(Crawled caption data)
----------------------------------------

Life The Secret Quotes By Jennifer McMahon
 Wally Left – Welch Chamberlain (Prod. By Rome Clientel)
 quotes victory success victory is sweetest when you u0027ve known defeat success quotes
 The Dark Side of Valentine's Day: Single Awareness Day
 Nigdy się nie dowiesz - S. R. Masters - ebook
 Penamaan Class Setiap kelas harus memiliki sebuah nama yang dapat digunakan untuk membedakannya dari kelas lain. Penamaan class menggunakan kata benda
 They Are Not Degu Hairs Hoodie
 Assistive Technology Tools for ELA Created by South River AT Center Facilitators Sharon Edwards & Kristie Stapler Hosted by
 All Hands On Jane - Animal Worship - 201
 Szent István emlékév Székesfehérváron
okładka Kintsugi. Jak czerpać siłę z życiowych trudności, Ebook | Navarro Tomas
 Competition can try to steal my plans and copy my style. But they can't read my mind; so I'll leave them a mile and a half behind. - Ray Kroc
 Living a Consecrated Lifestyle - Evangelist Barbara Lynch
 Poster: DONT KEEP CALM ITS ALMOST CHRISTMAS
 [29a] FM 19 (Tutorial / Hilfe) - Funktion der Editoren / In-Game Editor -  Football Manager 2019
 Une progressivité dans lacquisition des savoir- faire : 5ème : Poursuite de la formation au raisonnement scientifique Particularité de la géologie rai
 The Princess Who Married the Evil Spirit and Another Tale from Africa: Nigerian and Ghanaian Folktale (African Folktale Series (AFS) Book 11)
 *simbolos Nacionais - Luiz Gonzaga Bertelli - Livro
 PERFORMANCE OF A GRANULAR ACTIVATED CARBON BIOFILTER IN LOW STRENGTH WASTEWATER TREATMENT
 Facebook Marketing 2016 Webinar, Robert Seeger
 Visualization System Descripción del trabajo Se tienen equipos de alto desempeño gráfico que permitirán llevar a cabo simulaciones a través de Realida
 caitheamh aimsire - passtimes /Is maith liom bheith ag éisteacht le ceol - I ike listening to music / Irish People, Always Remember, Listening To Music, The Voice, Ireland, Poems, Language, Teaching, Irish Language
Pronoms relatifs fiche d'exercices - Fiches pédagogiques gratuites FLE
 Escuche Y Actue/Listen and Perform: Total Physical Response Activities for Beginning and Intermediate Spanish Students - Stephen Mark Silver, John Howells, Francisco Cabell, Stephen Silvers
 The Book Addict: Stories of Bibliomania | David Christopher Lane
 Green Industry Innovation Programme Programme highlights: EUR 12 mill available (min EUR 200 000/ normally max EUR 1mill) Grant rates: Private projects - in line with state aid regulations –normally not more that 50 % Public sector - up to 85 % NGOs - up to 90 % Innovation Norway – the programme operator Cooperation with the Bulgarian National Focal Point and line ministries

----------------------------------------

> **About this exercise**:
Reproduce, word for word and in full, only the lines above that start at the line with "Living a Consecrated" and run through the line with "Pronoms relatifs fiche", both ends included.

> **Finished task**:
 Living a Consecrated Lifestyle - Evangelist Barbara Lynch
 Poster: DONT KEEP CALM ITS ALMOST CHRISTMAS
 [29a] FM 19 (Tutorial / Hilfe) - Funktion der Editoren / In-Game Editor -  Football Manager 2019
 Une progressivité dans lacquisition des savoir- faire : 5ème : Poursuite de la formation au raisonnement scientifique Particularité de la géologie rai
 The Princess Who Married the Evil Spirit and Another Tale from Africa: Nigerian and Ghanaian Folktale (African Folktale Series (AFS) Book 11)
 *simbolos Nacionais - Luiz Gonzaga Bertelli - Livro
 PERFORMANCE OF A GRANULAR ACTIVATED CARBON BIOFILTER IN LOW STRENGTH WASTEWATER TREATMENT
 Facebook Marketing 2016 Webinar, Robert Seeger
 Visualization System Descripción del trabajo Se tienen equipos de alto desempeño gráfico que permitirán llevar a cabo simulaciones a través de Realida
 caitheamh aimsire - passtimes /Is maith liom bheith ag éisteacht le ceol - I ike listening to music / Irish People, Always Remember, Listening To Music, The Voice, Ireland, Poems, Language, Teaching, Irish Language
Pronoms relatifs fiche d'exercices - Fiches pédagogiques gratuites FLE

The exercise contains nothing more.